Aber natürlich lasse ich mich von Rezensionen und Statements inspirieren und auch beeinflussen - wenn auch nicht von jeder.
Wenn jemand einem Duft eine Note unterhalb von 5 gibt, zur Erklärung aber lediglich in viereinhalb dahingeschlodderten Sätzen durchfunkt, daß der Duft gar nicht ginge, weil z.B. Gartennelke enthalten ist, dann werde ich das nicht ernst nehmen.
Am anderen Ende der Skala läuft das genauso: Da werden Düfte (interessanterweise fast immer von Neuanmeldungen und fast immer Hypedüfte im dreistelligen Taler-Bereich) in drei Sätzen als Blindbuy-Must angelobt, weil sie "geil" riechen (wahlweise auch "unique") und Frauen beeindrucken und mit 10 bewertet.
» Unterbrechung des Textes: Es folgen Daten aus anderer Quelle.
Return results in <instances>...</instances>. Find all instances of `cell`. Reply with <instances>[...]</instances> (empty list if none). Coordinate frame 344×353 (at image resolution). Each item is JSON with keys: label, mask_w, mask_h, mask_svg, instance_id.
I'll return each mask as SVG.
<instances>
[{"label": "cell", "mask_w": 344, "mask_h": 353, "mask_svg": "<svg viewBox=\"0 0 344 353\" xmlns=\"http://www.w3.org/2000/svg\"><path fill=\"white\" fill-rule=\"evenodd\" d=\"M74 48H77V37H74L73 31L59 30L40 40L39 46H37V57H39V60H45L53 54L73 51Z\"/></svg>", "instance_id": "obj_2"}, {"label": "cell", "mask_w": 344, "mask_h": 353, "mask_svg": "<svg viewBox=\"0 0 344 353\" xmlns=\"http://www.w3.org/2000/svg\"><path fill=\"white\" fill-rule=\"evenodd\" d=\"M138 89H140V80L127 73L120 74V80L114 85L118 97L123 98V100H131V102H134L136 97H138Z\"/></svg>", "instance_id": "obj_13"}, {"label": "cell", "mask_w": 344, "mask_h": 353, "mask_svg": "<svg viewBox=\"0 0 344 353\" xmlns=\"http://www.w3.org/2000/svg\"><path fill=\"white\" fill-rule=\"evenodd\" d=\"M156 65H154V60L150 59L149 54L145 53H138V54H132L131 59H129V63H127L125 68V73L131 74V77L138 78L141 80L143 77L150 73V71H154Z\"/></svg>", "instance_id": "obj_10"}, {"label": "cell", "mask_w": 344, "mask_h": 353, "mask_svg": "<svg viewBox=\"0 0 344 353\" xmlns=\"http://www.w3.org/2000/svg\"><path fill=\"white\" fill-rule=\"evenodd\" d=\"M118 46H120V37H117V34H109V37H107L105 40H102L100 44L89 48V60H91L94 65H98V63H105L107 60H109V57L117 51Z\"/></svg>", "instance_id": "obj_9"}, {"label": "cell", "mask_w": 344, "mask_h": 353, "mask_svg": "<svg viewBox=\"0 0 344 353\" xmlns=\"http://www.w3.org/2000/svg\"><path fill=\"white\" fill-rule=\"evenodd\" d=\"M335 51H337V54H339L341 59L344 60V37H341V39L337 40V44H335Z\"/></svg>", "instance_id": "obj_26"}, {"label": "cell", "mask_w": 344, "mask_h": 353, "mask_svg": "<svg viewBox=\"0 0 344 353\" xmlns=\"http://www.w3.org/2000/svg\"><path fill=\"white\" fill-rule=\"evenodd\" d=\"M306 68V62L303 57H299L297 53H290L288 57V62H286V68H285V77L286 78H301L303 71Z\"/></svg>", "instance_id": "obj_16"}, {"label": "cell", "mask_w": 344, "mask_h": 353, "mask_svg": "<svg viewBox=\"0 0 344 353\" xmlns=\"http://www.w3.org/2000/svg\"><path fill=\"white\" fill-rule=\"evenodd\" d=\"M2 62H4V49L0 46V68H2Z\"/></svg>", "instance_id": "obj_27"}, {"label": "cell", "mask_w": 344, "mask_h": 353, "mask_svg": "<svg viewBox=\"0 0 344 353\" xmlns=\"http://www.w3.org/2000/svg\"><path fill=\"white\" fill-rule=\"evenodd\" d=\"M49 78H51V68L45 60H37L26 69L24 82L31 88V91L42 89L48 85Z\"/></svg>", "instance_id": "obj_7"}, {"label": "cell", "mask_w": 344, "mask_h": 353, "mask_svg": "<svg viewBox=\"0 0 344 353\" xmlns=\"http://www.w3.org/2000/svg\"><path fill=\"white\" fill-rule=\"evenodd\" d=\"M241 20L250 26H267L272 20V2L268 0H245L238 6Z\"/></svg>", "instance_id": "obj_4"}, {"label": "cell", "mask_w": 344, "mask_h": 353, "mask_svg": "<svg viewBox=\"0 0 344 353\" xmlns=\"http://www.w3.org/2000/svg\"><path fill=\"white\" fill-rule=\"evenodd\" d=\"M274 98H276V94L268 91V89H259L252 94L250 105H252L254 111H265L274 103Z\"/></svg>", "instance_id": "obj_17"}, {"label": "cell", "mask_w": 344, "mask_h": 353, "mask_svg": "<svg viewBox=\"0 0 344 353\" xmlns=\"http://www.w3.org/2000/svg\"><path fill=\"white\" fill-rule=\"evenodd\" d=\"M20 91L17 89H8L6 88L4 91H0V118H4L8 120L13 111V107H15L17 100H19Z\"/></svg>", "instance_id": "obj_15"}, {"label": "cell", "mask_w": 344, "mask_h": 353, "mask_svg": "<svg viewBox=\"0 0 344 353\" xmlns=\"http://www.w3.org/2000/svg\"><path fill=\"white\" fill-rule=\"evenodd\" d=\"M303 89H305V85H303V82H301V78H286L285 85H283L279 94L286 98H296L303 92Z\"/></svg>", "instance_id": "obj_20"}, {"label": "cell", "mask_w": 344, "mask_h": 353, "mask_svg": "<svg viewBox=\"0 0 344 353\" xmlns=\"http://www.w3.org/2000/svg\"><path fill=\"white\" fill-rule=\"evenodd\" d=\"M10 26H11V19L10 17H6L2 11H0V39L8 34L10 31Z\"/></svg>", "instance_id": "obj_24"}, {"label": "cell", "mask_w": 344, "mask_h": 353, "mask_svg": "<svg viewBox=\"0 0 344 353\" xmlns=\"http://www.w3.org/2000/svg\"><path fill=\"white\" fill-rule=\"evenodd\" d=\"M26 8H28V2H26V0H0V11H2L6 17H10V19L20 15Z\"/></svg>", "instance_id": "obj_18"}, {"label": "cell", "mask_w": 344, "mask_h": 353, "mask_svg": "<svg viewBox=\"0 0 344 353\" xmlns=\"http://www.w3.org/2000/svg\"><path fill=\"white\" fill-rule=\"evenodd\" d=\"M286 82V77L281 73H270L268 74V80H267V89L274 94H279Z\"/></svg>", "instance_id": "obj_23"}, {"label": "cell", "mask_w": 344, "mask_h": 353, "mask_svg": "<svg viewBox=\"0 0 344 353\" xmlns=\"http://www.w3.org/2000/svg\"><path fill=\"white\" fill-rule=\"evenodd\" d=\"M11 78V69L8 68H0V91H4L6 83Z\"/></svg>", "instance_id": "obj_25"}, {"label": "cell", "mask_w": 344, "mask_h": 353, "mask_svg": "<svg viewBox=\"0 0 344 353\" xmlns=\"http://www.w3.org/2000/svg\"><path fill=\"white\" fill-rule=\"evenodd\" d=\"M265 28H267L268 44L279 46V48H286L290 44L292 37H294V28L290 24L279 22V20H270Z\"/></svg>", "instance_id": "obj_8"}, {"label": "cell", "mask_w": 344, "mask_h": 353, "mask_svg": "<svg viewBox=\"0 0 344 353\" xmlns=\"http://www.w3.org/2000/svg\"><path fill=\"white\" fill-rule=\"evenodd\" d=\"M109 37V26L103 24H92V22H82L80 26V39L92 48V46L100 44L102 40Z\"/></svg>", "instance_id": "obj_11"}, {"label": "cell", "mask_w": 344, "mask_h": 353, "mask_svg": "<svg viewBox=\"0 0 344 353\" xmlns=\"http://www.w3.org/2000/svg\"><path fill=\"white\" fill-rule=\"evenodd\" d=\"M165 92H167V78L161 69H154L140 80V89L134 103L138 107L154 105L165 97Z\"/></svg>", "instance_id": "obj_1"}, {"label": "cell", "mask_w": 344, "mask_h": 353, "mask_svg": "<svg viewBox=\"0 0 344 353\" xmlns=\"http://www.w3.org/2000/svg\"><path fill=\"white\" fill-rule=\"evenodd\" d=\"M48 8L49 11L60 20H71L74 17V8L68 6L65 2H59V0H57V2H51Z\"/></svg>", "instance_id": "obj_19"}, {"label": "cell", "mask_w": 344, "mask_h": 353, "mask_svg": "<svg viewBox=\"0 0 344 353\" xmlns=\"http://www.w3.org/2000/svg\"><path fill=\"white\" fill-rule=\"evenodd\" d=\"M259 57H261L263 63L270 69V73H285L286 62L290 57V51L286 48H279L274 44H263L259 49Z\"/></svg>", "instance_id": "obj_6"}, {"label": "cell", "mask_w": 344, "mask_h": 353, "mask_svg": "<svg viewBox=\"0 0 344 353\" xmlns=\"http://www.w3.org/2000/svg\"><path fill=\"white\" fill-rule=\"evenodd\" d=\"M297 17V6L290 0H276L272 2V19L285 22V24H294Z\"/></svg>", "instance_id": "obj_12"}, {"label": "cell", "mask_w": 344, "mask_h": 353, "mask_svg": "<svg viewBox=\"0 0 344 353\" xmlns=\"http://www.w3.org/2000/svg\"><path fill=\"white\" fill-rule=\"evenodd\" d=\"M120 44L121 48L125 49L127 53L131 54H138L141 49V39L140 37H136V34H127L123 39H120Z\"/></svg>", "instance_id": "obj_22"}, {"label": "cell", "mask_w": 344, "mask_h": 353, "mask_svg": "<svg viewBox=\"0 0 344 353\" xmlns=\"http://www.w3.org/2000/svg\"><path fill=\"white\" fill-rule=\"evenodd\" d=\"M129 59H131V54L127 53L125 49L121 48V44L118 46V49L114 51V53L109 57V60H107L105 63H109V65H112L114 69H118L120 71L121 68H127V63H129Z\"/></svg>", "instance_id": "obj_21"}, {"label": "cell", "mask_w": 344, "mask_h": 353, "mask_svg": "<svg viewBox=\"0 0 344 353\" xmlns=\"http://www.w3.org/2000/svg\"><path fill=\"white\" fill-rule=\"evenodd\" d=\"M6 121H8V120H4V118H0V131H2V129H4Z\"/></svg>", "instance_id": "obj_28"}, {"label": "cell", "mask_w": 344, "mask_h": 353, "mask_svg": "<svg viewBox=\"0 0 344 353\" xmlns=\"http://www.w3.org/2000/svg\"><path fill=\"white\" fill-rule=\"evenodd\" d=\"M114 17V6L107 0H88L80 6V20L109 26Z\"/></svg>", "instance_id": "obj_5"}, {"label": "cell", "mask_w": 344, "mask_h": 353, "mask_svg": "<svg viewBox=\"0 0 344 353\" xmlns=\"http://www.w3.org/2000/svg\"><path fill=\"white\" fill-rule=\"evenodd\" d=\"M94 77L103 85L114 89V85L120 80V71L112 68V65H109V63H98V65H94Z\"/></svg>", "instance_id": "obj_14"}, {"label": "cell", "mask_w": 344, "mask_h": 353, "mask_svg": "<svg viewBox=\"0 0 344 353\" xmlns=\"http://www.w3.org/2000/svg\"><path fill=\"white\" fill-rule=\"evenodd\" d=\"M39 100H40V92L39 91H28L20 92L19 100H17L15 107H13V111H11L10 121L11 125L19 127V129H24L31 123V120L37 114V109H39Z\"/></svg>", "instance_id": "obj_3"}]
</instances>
Nicht Euer Ernst, oder?
Aber es gibt eine Vielzahl von Usern hier, die sich sehr viel Mühe geben, Düfte so detailliert wie möglich zu beschreiben.
Das kann mal ein Stimmungsbild sein ("Sie schob sich die nasse Locke aus der Stirn und betrachtete mit vorgezogener Schmoll-Lippe den Nebel, der sich unerbittlich in das schottische Hochmoortal drückte..."). Das ist auch nicht meine Welt, schon allein deshalb nicht, weil ich jetzt schon mal in einem schottischen Hochmoortal gestanden haben sollte, um mit dem Bild was anfangen zu können. Hab ich aber nicht.
Solche Rezensionen helfen mir persönlich nicht weiter, aber ich erkenne an, daß sich jemand viel Mühe gegeben hat und wer weiß, vielleicht können sich andere Parfumos gerade über die geschilderten Stimmungen angesprochen fühlen.
Ich mag am liebsten die Rezensionen, die sich sicht- und lesbar darum bemühen, möglichst differenziert den persönlichen Dufteindruck zu schildern. Rezensionen, in denen man eine gewisse Ernsthaftigkeit erkennen kann. Die anderen Parfumos erkennbar bei der Auswahl von Testkandidaten helfen wollen. Und solche Rezensionen dürfen dann auch sehr gerne mit einer persönlichen Note versehen sein - so lerne ich was über die Autoren, hab vielleicht was zu lachen oder zu schlucken - und im besten Fall sind diese kleinen Anektoden sogar sehr hilfreich bei der Einordnung des Duftes.
Pyramiden interessieren mich nur insofern, daß ich ein paar Showstopper habe - Duftbestandtteile, die ich die gar nicht leiden kann. So ein Duft ist dann tatsächlich schon beim Lesen einer Duftpyramide raus. Oder eben auch dann, wenn ich in einer Rezension, in einem Statement lese, daß dieser Duftbestandteil bei dem beschriebenen Duft stark wahrnehmbar ist. Dann kann es auch passieren, daß ich sinngemäß antworte, daß der Duft für mich nicht in Frage käme.
Ansonsten halte ich die Aussagekraft einer Duftpyramidenangabe für ziemlich beschränkt. Düfte können exakt die gleichen Duftstoffe in gleicher Reihenfolge angegeben haben und dennoch völlig, wirklich völlig!, unterschiedlich riechen. Ist der Duft jetzt eher herb, reserviert, zurückhaltend, still? Oder - bei gleicher Pyramide - süß, fett, laut, dicht, pastös? Keine Ahnung.
Eine gute und ernsthaft geschriebene Rezension kann aber genau das: Mir eine Ahnung davon geben, wie ein Duft riechen könnte.
Und wenn die Rezension dann von jemanden hier stammt, von dem ich im Laufe der Jahre schon oft inspiriert wurde, dessen Sammlung ähnlich der meinen zusammengestellt ist, dann ist das schon ein Wegweiser für mich.
Es gibt hier nicht wenige Autor*Innen, deren Duftgeschmack ich vertraue und deren Rezensionen daher wirklich hilfreich für mich sind.